Ousman Marong

Personal information
- Full name: Ousman Marong
- Date of birth: 21 June 1999 (age 26)
- Place of birth: Kololi, The Gambia
- Height: 1.73 m (5 ft 8 in)
- Position: Midfielder

Team information
- Current team: Concordia Chiajna
- Number: 11

Youth career
- 0000–2019: Superstars Academy
- 2017–2018: → Beitar Nes Tubruk

Senior career*
- Years: Team / Apps / (Gls)
- 2019: Trayal Kruševac / 14 / (6)
- 2019–2021: Red Star Belgrade / 0 / (0)
- 2019–2020: → Grafičar Beograd (loan) / 26 / (5)
- 2020–2021: → Hapoel Ra'anana (loan) / 15 / (2)
- 2021: → Grafičar Beograd (loan) / 11 / (2)
- 2021–2022: Akademija Pandev / 31 / (4)
- 2022–2023: Radnik Surdulica / 11 / (0)
- 2023: Voska Sport / 14 / (0)
- 2024–2025: Sileks / 44 / (4)
- 2025–: Concordia Chiajna / 22 / (0)

= Ousman Marong =

Gambian footballer

Ousman Marong (born 21 June 1999) is a Gambian professional footballer who plays as a midfielder for Liga II club Concordia Chiajna.

==Club career==
Born in Kololi, Marong started playing in Gambia at the Superstars Academy. They sent him on loan to Israeli club Beitar Nes Tubruk where he made 24 appearances and scored 9 goals in the 2017–18 Israeli youth league.
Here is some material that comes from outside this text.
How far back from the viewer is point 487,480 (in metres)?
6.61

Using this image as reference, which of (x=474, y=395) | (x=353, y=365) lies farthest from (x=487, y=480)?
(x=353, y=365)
In the winter-break of the 2018–19 season, he signed with Serbian club Trayal Kruševac along his compatriot Lamin Jobe. Marong adapted immediately in Serbia, contributing with 6 goals in 14 appearances in the second-half of the season. His performances called the attention of bigger clubs, and by June there were rumors he was going to sign with current Serbian champions, Red Star Belgrade.

==International career==
Before arriving to Serbia, Marong had already been member of the Gambian U-23 national team.